- 指令 -
請把下面談白隱禪師坐禪和讚的文本中,從“四種智慧如同圓滿的明月。”開始、一直到“避開。尋找真理即是避開真理。”為止的部分一字不改地抄寫出來。

- 所附文本 -
此身即佛

談白隱(慧鶴)禪師的坐禪和讚

第六章 這塊蛋糕是美味的

1977年12月16日,佛陀廳

  佛境也就不遠了。

  有幸知道這樣的真理的人,

  聽到了這樣的真理的人,

  讚嘆這樣的真理的人,

  歡喜這樣的真理的人,

  即是得到了無限的祝福。

  藉著這個真理向內看的人,

  直接地認出自己的本性,

  了解自己的本性就是沒有本性,

  就遠離了各種虛幻的言論。

  因和果是一體的,

  沒有二者或三者的分別,

  沒有相的相才是相,

  不論出生或死亡,其實一直都在家。

  沒有思想的思想才是正確的思想,

  唱歌和跳舞都是真理的聲音,

  三摩地是無邊無際的空,

  四種智慧如同圓滿的明月。

  還有甚麼需要追求的?

  涅槃一直在你面前,

  處處皆淨土,

  此身即是佛。

  人活在幻象中。人透過幻象而活。人為了幻象而活著。總之,人之所以活著是因為幻象。因而會有對真理的恐懼。沒有人想要真理,雖然每個人繼續尋找它。那個尋找是種欺騙,那個尋找是在避開。尋找真理即是避開真理。

- 已存資料 -

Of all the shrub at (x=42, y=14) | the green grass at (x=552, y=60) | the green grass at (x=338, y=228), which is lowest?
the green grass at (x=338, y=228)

- 結果 -
四種智慧如同圓滿的明月。

  還有甚麼需要追求的?

  涅槃一直在你面前,

  處處皆淨土,

  此身即是佛。

  人活在幻象中。人透過幻象而活。人為了幻象而活著。總之,人之所以活著是因為幻象。因而會有對真理的恐懼。沒有人想要真理,雖然每個人繼續尋找它。那個尋找是種欺騙,那個尋找是在避開。尋找真理即是避開真理。